提示文:

食いしばりや歯ぎしりから歯を守りたい、スポーツの際に使用したい、歯並びを直したい、といった理由から「マウスピース」を使用する方もいるでしょう。
しかし、商品の違いがイマイチわからず、どれを選べば良いか迷われる方も多いのではないでしょうか。
そこで今回は、九段下スターデンタルクリニック院長の田中和之先生にマウスピースの選び方や種類、使用方法やメインテナンス方法について伺いました。記事後半ではおすすめのマウスピースもご紹介します。
マウスピースの使用を検討中の方、新たにマウスピースを買い替えたい方は、ぜひ参考にしてみてください。

マウスピースを選ぶ際のポイント
マウスピースは役割によって選び方が変わってきます。
歯のすり減り防止、歯ぎしり防止、ブリッジやインプラントなどの補てつ物の破損脱離の防止、顎関節の負担軽減など、ご自身が予防したい・守りたいものをはっきりとさせて選ぶことが重要となります。

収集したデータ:

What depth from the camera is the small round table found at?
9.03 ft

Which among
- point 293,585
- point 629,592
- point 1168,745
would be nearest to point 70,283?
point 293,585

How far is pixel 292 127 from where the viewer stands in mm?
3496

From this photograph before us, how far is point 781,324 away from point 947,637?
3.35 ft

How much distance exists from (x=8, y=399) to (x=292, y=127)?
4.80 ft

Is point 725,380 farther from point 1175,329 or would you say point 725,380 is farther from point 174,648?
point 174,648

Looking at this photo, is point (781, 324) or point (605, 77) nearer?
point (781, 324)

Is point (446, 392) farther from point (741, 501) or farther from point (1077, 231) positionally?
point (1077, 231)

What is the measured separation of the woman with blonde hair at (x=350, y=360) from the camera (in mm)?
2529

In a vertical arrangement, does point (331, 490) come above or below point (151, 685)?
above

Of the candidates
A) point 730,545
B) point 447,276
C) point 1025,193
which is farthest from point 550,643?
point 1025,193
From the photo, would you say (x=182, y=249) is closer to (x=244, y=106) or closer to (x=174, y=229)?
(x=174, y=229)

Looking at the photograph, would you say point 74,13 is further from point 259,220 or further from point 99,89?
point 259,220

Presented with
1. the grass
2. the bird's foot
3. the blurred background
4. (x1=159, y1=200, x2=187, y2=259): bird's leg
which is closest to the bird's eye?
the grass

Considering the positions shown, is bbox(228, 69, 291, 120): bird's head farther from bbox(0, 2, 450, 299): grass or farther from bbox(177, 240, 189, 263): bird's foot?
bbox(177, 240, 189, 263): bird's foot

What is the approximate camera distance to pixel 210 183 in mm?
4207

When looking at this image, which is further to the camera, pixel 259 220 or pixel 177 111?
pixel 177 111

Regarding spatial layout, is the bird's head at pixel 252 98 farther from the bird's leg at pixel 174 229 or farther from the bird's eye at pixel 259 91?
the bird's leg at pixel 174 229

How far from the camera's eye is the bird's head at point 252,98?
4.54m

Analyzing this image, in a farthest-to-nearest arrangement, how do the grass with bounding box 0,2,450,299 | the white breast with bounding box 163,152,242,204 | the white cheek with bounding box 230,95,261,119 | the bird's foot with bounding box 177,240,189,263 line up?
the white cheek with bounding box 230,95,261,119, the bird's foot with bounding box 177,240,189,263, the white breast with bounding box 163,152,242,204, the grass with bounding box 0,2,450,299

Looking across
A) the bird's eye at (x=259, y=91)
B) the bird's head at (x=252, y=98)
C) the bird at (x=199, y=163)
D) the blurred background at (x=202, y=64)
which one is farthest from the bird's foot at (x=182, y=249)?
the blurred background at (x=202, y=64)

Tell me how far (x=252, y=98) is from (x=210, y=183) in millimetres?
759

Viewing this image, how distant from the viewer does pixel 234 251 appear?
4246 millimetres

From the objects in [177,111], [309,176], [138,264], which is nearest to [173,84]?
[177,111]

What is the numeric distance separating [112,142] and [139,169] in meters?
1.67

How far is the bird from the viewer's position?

実施する課題: 提示文の「そこで今回は、九段下スターデ」から「マウスピースは役割によって選び方が変わってきます。」までを、最後の語句も含めて一字一句そのまま打ち直してください。 手がかりには提示文だけを使ってください。

演習の解答:
そこで今回は、九段下スターデンタルクリニック院長の田中和之先生にマウスピースの選び方や種類、使用方法やメインテナンス方法について伺いました。記事後半ではおすすめのマウスピースもご紹介します。
マウスピースの使用を検討中の方、新たにマウスピースを買い替えたい方は、ぜひ参考にしてみてください。

マウスピースを選ぶ際のポイント
マウスピースは役割によって選び方が変わってきます。